Text extract:
Opinion of the Court
Kilday, Judge:
Accused was convicted by a general court-martial, convened at Forbes Air Force Base, Kansas, of three specifications alleging larceny of Government property, in violation of Article 121, Uniform Code of Military Justice, 10 USC § 921. He was sentenced to bad-conduct discharge, confinement at hard labor for twelve months, forfeiture of $50.00 per month for twelve months, and reduction to airman basic. The convening authority modified one of the specifications as to the value of property, but otherwise approved the findings and sentence.
A board of review in the office of The Judge Advocate General of the Air Force found that the alleged stolen property was secured as the result of an illegal search and seizure, and set aside the findings and sentence and ordered the charges dismissed.
Under the provisions of Article 67 (b) (2), Uniform Code of Military Justice, 10 USC § 867, The Judge Advocate General of the Air Force has certified the case to this Court on the following issue:
“WAS THE BOARD OF REVIEW CORRECT IN ITS DETERMINATION THAT THE PROPERTY IN QUESTION (PROSECUTION EXHIBITS 1 THROUGH 24) WAS OBTAINED BY AN ILLEGAL SEARCH AND SEIZURE AND THEREFORE IMPROPERLY RECEIVED IN EVIDENCE OVER OBJECTION OF THE ACCUSED?”
In view of the question certified, we shall limit our statement of the facts to those necessary to a resolution thereof. Accused was the tenant of a garage and his rent thereon was paid through the month of March 1962. He had resided in an apartment to the front of the garage, but had moved very shortly before the incident here involved. A Mrs. Stichler was tenant of another house at the same location. The apartment, house, and garage, were owned by the same person and the same real estate agent handled the rental of all three properties. Mrs. Stichler and the real estate agent were both of the opinion that the garage was appended to her house and rented by her with her house. However, accused had originally been a subtenant of the former occupant and had later rented the garage directly from the absentee owner. Accused had the door to the garage secured by a padlock and the door thereof was further protected by a burglar alarm.

Problems to solve:
a: Please translate this sentence from the court-martial opinion into Spanish: "Accused was the tenant of a garage and his rent thereon was paid through the month of March 1962."
b: In the court-martial opinion, take the part that opens with the words containing "Opinion of the" and closes with "findings and sentence.", and write it out again, switching "Kansas" to "Nebraska".
c: Resume the court-martial opinion after its final sentence and carry it forward.

Provided data:

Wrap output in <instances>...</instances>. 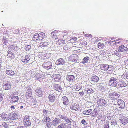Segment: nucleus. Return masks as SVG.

Answers per task:
a: El acusado era el arrendatario de un garaje y su alquiler de este estaba pagado hasta el mes de marzo de 1962.

b:
Opinion of the Court
Kilday, Judge:
Accused was convicted by a general court-martial, convened at Forbes Air Force Base, Nebraska, of three specifications alleging larceny of Government property, in violation of Article 121, Uniform Code of Military Justice, 10 USC § 921. He was sentenced to bad-conduct discharge, confinement at hard labor for twelve months, forfeiture of $50.00 per month for twelve months, and reduction to airman basic. The convening authority modified one of the specifications as to the value of property, but otherwise approved the findings and sentence.

c:
Qn March 24, 1962, with permission [86]*86of the real estate agent, Mrs. Stichler cut the padlock on the garage with a hacksaw. Thereupon the bell of the burglar alarm began to sound. Being unable to disconnect the same, Mrs. Stichler, without looking into the garage, hurried to a telephone and called police. Two patrolmen responded. With Mrs. Stichler, they entered the garage and disconnected the bell. Neither of the patrolmen testified. Apparently because of something observed by them, they called a city detective who responded. The detective did not testify, but it was stipulated he had no search warrant. Apparently because of something observed by the detective, he called the Air Police, and Sergeant Hart, an Air Policeman, responded. Hart testified that when he arrived, at the garage he had a conversation with the detective about items in the garage which appeared to be Government property; that he looked into the garage and saw articles which were purportedly Government property, part of which property he saw from the door; but that he did hot know whether he could see any of the twenty-four articles, marked as exhibits before the court, from the door. Sergeant Hart was asked:
“TC: Sergeant Hart, prior to entering the garage, and standing at the doorway, could you see any items that would lead you to believe they were Government property?
“A. I could, Sir.
“Q. Would you describe that property to the court?
“A. I could see a buffer that had ‘55 AEMS’ visible on it.
“Q. What does that mean — ‘55 AEMS’?
“A. 55th Armament Electronics Maintenance Squadron.
“Q. Is that a squadron here at Forbes ?
“A. Yes, Sir.”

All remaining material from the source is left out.